Considering my scenarios, do I have a good primary key? The reason why I have a clustered key across gameId, playerName and score is simply because I want to make sure that all data for a given game is in the same area and that score is already sorted. Most of the time I will display the data is descending order of score (+ updatedDateTime for ties) for a given gameId. Is this a right strategy? In other words, I want to make sure that I can run my queries to get the rank of my players as fast as possible.
CREATE TABLE score (
[gameId] [smallint] NOT NULL,
[playerName] [nvarchar](50) NOT NULL,
[score] [int] NOT NULL,
[createdDateTime] [datetime2](3) NOT NULL,
[updatedDateTime] [datetime2](3) NOT NULL,
PRIMARY KEY CLUSTERED ([gameId] ASC, [playerName] ASC, [score] DESC, [updatedDateTime] ASC)
CREATE NONCLUSTERED INDEX [Score_Idx] ON score ([gameId] ASC, [score] DESC, [updatedDateTime] ASC) INCLUDE ([playerName])
Below is the first iteration of the query I will be using to get the rank of my players. However, I am a bit disappointed by the execution plan (see below). Why does SQL need to sort? The additional sort seem to come from the RANK function. But isn’t my data already sorted in descending order (based on the clustered key of the score table)? I am also wondering if I should normalize a bit more my table and move out the PlayerName column in a Player table. I originally decided to keep everything in the same table to minimize the number of joins.
DECLARE #GameId AS INT = 0
DECLARE #From AS DATETIME2(3) = '2013-10-01'
SELECT DENSE_RANK() OVER (ORDER BY Score DESC), s.PlayerName, s.Score, s.CountryCode, s.updatedDateTime
FROM [mrgleaderboard].[score] s
WHERE s.GameId = #GameId
AND (s.UpdatedDateTime >= #From OR #From IS NULL)
Thank you for the help!
[Updated]
Primary key is not good
You have a unique entity that is [GameID] + [PlayerName]. And composite clustered Index > 120 bytes with nvarchar. Look for the answer by #marc_s in the related topic SQL Server - Clustered index design for dictionary
Your table schema does not match of your requirements to time periods
Ex.: I earned 300 score on Wednesday and this score stored on leaderboard. Next day I earned 250 score, but it will not record on leaderboard and you don't get results if I run a query to Tuesday leaderboard
For complete information you can get from a historical table games played score but it can be very expensive
CREATE TABLE GameLog (
[id] int NOT NULL IDENTITY
CONSTRAINT [PK_GameLog] PRIMARY KEY CLUSTERED,
[gameId] smallint NOT NULL,
[playerId] int NOT NULL,
[score] int NOT NULL,
[createdDateTime] datetime2(3) NOT NULL)
Here are solutions to accelerate it related with the aggregation:
Indexed view on historical table (see post by #Twinkles).

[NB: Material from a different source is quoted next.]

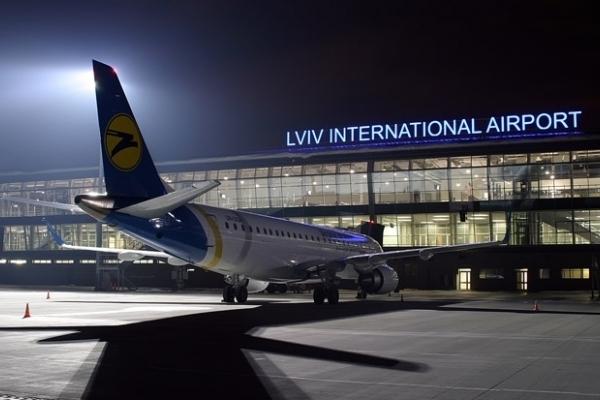 Львівський аеропорт за рік відкрив 9 нових напрямків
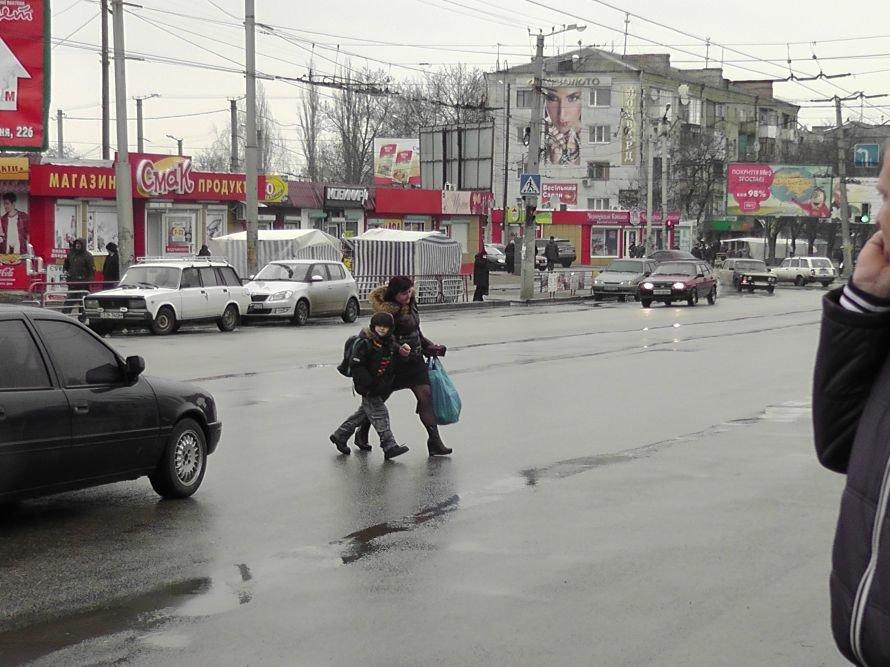 Кировоградские работники ГАИ отлавливали пешеходов нарушителей (фото), фото-2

You need 3 indexed view for the 3 time periods. Potentially huge size of historical tables and 3 indexed view. Unable to remove the "old" periods of the table. Performance issue to save score.
Asynchronous leaderboard
Scores saved in the historical table. SQL job/"Worker" (or several) according to schedule (1 per minute?) sorts historical table and populates the leaderboards table (3 tables for 3 time period or one table with time period key) with the precalculated rank of a user. This table also can be denormalized (have score, datetime, PlayerName and ...). Pros: Fast reading (without sorting), fast save score, any time periods, flexible logic and flexible schedules. Cons: The user has finished the game but did not found immediately himself on the leaderboard
Preaggregated leaderboard
During recording the results of the game session do pre-treatment. In your case something like UPDATE [Leaderboard] SET score = #CurrentScore WHERE #CurrentScore > MAX (score) AND ... for the player / game id but you did it only for "All time" leaderboard. The scheme might look like this:
CREATE TABLE [Leaderboard] (
[id] int NOT NULL IDENTITY
CONSTRAINT [PK_Leaderboard] PRIMARY KEY CLUSTERED,
[gameId] smallint NOT NULL,
[playerId] int NOT NULL,
[timePeriod] tinyint NOT NULL, -- 0 -all time, 1-monthly, 2 -weekly, 3 -daily
[timePeriodFrom] date NOT NULL, -- '1900-01-01' for all time, '2013-11-01' for monthly, etc.
[score] int NOT NULL,
[createdDateTime] datetime2(3) NOT NULL
)
playerId timePeriod timePeriodFrom Score
----------------------------------------------
1 0 1900-01-01 300
...
1 1 2013-10-01 150
1 1 2013-11-01 300
...
1 2 2013-10-07 150
1 2 2013-11-18 300
...
1 3 2013-11-19 300
1 3 2013-11-20 250
...
So, you have to update all 3 score for all time period. Also as you can see leaderboard will contain "old" periods, such as monthly of October. Maybe you have to delete it if you do not need this statistics. Pros: Does not need a historical table. Cons: Complicated procedure for storing the result. Need maintenance of leaderboard. Query requires sorting and JOIN
CREATE TABLE [Player] (
[id] int NOT NULL IDENTITY CONSTRAINT [PK_Player] PRIMARY KEY CLUSTERED,
[playerName] nvarchar(50) NOT NULL CONSTRAINT [UQ_Player_playerName] UNIQUE NONCLUSTERED)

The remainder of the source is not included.